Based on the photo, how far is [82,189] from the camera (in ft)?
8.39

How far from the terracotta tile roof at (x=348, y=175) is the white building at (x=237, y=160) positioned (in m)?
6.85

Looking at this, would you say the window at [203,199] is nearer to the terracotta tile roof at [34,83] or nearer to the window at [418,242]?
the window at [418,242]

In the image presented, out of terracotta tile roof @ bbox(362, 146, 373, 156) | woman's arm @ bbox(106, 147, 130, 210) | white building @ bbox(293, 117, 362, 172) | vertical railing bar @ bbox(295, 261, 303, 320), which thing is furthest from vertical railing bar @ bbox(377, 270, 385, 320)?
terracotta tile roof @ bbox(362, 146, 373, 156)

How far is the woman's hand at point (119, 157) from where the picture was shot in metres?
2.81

■ ■ ■ ■

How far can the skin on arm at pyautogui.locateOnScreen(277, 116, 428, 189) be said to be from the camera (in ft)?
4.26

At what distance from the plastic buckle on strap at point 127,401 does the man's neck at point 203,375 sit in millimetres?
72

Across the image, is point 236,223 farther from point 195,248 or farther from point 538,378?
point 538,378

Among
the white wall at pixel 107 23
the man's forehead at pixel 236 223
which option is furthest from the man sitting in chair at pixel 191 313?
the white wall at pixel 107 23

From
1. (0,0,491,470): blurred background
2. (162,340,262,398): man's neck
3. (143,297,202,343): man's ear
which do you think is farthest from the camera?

■ ■ ■ ■

* _GIVEN PROBLEM_:
Rewrite the entries in the stretch from the line that contains "How far can" through the line that contains "which do you", changing "plastic buckle" to "metal buckle" and keeping everything else the same.

* _COMPLETED TASK_:
How far can the skin on arm at pyautogui.locateOnScreen(277, 116, 428, 189) be said to be from the camera (in ft)?
4.26

At what distance from the metal buckle on strap at point 127,401 does the man's neck at point 203,375 sit in millimetres?
72

Across the image, is point 236,223 farther from point 195,248 or farther from point 538,378?
point 538,378

Among
the white wall at pixel 107 23
the man's forehead at pixel 236 223
which option is furthest from the man sitting in chair at pixel 191 313?
the white wall at pixel 107 23

From
1. (0,0,491,470): blurred background
2. (162,340,262,398): man's neck
3. (143,297,202,343): man's ear
which do you think is farthest from the camera?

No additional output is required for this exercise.